• BRIEF: Only the pictures are dropped. Restate each line below word for word.

[Short web captions]
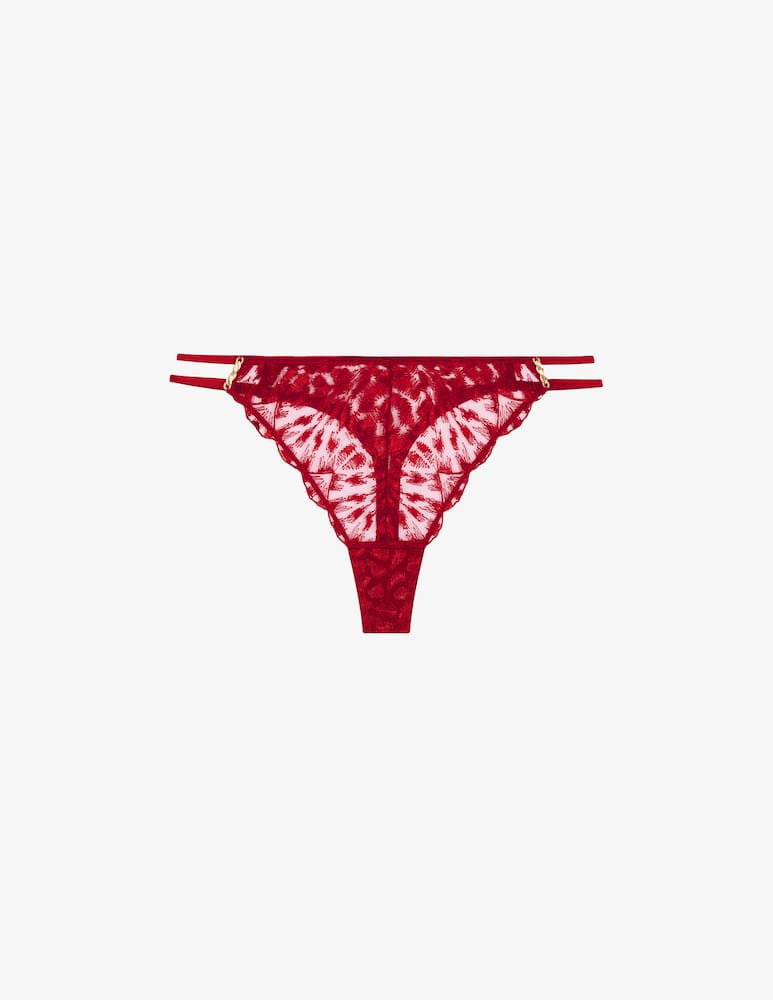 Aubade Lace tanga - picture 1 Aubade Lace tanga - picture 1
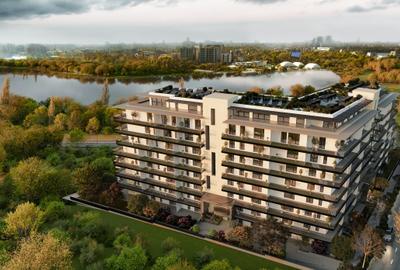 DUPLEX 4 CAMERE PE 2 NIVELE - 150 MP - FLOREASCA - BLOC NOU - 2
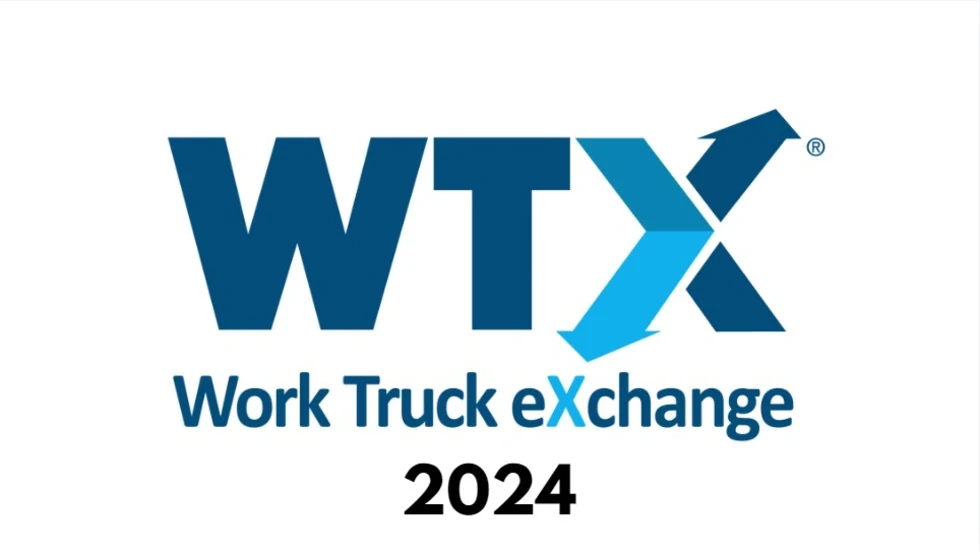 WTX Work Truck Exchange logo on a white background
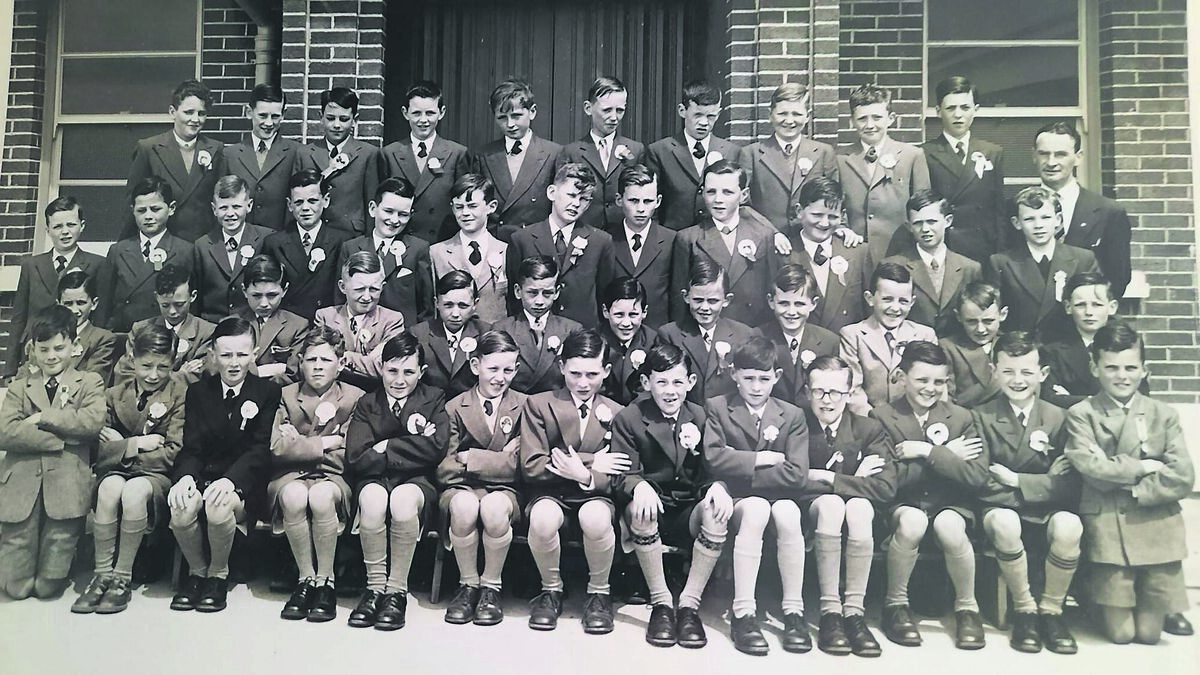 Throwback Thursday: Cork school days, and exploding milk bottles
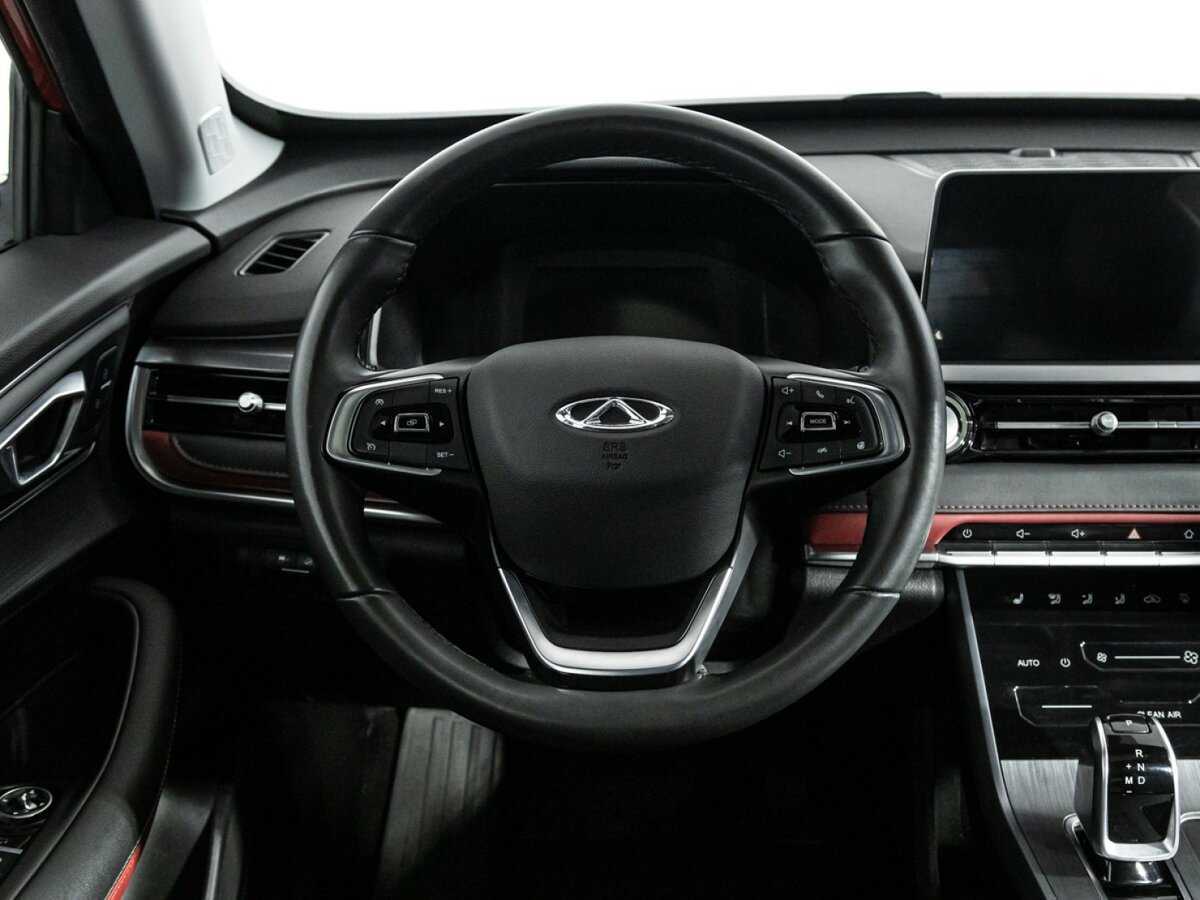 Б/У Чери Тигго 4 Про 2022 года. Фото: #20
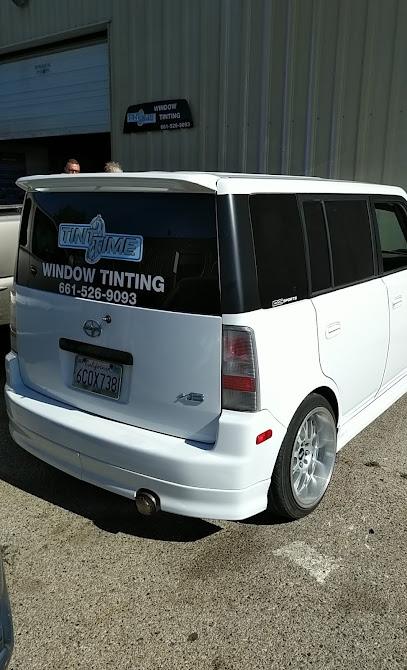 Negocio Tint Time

• OUTPUT OF THE EXERCISE:
 Aubade Lace tanga - picture 1 Aubade Lace tanga - picture 1
 DUPLEX 4 CAMERE PE 2 NIVELE - 150 MP - FLOREASCA - BLOC NOU - 2
 WTX Work Truck Exchange logo on a white background
 Throwback Thursday: Cork school days, and exploding milk bottles
 Б/У Чери Тигго 4 Про 2022 года. Фото: #20
 Negocio Tint Time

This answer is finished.